Unlike its namesake it was far from the perfect state of the equilibrium of human existence. The dictator wasn't human, nor of organic origins at all, though it did manifest itself in the consciousness of what we would call local representatives of government. Just like the software of the early twenty first century it ran in a non-linear programmatic sequence. Unlike the primitive software of the twenty first century, it executed outside of regular space-time in harmonic spheres, the mixed in-organic/organic hardware that we would call a computer and exploited the quantum properties of the human brain for both processing and input within these representatives. The programs ran in something called collapsed space, which was named for the collapse of the wave function as explained by Schrodinger in his (cruel) thought experiment. One possibility would collapse into reality and the next possibility would stem from that one. The program would computer all possibilities simulaneously yielding a result upon observation by a conscious observer. This result was called the harvest and the entirety of this program was called Pleroma.

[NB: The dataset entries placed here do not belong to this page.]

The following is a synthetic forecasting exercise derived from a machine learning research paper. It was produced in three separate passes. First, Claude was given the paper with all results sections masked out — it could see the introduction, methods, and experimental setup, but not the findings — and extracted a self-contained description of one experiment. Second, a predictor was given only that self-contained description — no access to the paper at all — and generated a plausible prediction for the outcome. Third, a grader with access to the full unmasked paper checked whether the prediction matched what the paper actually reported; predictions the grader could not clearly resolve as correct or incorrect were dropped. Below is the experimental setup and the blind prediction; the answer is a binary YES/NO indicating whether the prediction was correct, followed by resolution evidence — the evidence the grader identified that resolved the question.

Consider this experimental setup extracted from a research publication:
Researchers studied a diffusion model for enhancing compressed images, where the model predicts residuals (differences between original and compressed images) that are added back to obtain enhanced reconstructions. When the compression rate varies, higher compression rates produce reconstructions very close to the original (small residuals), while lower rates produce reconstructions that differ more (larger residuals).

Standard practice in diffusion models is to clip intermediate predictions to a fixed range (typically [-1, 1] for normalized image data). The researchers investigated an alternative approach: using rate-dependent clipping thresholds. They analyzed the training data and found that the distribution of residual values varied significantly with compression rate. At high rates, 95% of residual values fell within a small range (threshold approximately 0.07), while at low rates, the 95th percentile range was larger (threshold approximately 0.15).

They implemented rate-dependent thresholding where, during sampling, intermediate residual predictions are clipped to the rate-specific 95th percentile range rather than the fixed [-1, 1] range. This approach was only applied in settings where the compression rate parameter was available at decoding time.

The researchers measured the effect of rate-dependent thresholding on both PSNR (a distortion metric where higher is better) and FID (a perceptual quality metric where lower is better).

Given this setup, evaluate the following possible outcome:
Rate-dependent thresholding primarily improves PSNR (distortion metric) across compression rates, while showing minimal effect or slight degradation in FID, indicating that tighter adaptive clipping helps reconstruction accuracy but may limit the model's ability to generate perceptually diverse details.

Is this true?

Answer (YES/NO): NO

Life was very different from ours. As alien to us as our lives are to the numerous creatures that populate a coral reef. The internet had ceased to exist, or better described it was a part of every consciousness. The entirety of human experience and knowledge was accessible to anyone, if you had the right level of access for that particular piece of information.  There were no search engines, just pure thought. Hanlen thought about this and discovered this had been the case since the Penrose/Hameroff Consortium of Human Consciousness had mapped the relationship between microtubules in the human brain and quantum non-locality. Amazingly, we had been capable of faster than light transmission of information and communication all along. What that meant in our terms is that our brains took advantage of quantum non-locality, and had the potential to affect any number of a subset of properties of a particle instantly regardless of distance. Any one of us could make a particle dance regardless of our distance from it. This was a side-effect of everyday thought. Its most profound implication was however that whatever made us uniquely us, was not a part of space/time as we know it but beyond it. This still gave Hanlen the shivers when he thought about it. Everything that he was, without the organic hardware of his body existed in something that was independent of both space and time. We had all of the clues but were as close to an answer as we are today.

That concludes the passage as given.